I noticed that Jason Graves has the best thumbnail/preview pictures for his YouTube videos.


----------



## Daniel James (Jul 4, 2018)

Jason is a legend! so glad he started one.

-DJ


----------



## goalie composer (Jul 4, 2018)

lucor said:


> Check it out, these are fantastic and very insightful videos by one of the most successful composers for video games!
> 
> https://www.youtube.com/user/jgmusic408/videos


Thanks for the heads up!


----------



## ryanstrong (Jul 4, 2018)

Thank you for sharing! The thumbnails are so helpful and really gives insight as to what you are about to watch.


----------



## jononotbono (Jul 4, 2018)

Watching his Cubase 01 Template Video. Love it already. Can tell this is going to be a great place to learn!


----------



## lucor (Jul 4, 2018)

muziksculp said:


> @lucor Thanks for posting this, very helpful videos.
> 
> I noticed he has most of his Kontakt Instruments Purged in his template. This saves a lot of RAM, but wouldn't this also mean he has to manually un-purge each instrument before playing it in Cubase, doesn't this slow down the workflow ? or am I missing something about the Purge feature and how to use it in Kontakt ?

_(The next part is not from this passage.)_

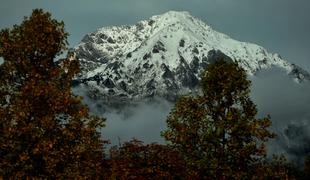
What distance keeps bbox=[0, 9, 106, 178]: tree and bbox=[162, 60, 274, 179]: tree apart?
388 inches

Kontakt will load in the purged samples in real time, you just have to play the instrument. Works really well with almost all instruments/libraries, but only if they are on an SSD from my experience.


----------



## MarcelM (Jul 4, 2018)

to be honest, i never heard of the guy before. though i heard some of his music. shame on me!

great channel though, and i will take a closer look later tonight


----------



## Dirk Ehlert (Jul 4, 2018)

Just upgraded my template with a few tips from his channel. Absolutely brilliant content.


----------



## muziksculp (Jul 4, 2018)

lucor said:


> Kontakt will load in the purged samples in real time, you just have to play the instrument. Works really well with almost all instruments/libraries, but only if they are on an SSD from my experience.



I'm using SSD, but when I purge all samples, and play, I hear nothing (samples are not loaded dynamically in real time when I play the instrument after the full purge). What could be the problem here ?


----------



## MarcusD (Jul 4, 2018)

Jason's sharing his .cpr template, for free too!


----------



## muziksculp (Jul 4, 2018)

OK, I didn't have the *Load Samples In Background* enabled in Kontakt's Option. Once I enabled it, I was able to do a full Purge, and then Play the Instrument, and hear it in real time, as it dynamically loaded the samples into RAM as needed.





I'm learning a lot of great tips from Jason Graves videos. I'm in the process of building my Orchestral Template, using two salve PCs. I find having a Template is a must for the way I work, I can't imagine wasting time loading, and looking for instruments when I want to start a project.


----------



## muziksculp (Jul 4, 2018)

Hi,

I noticed Jason using_ Air's_ *Vacuum Pro* Synth, I really like the way this synth sounds, it has lots of character, fat sounding with analog warmth. 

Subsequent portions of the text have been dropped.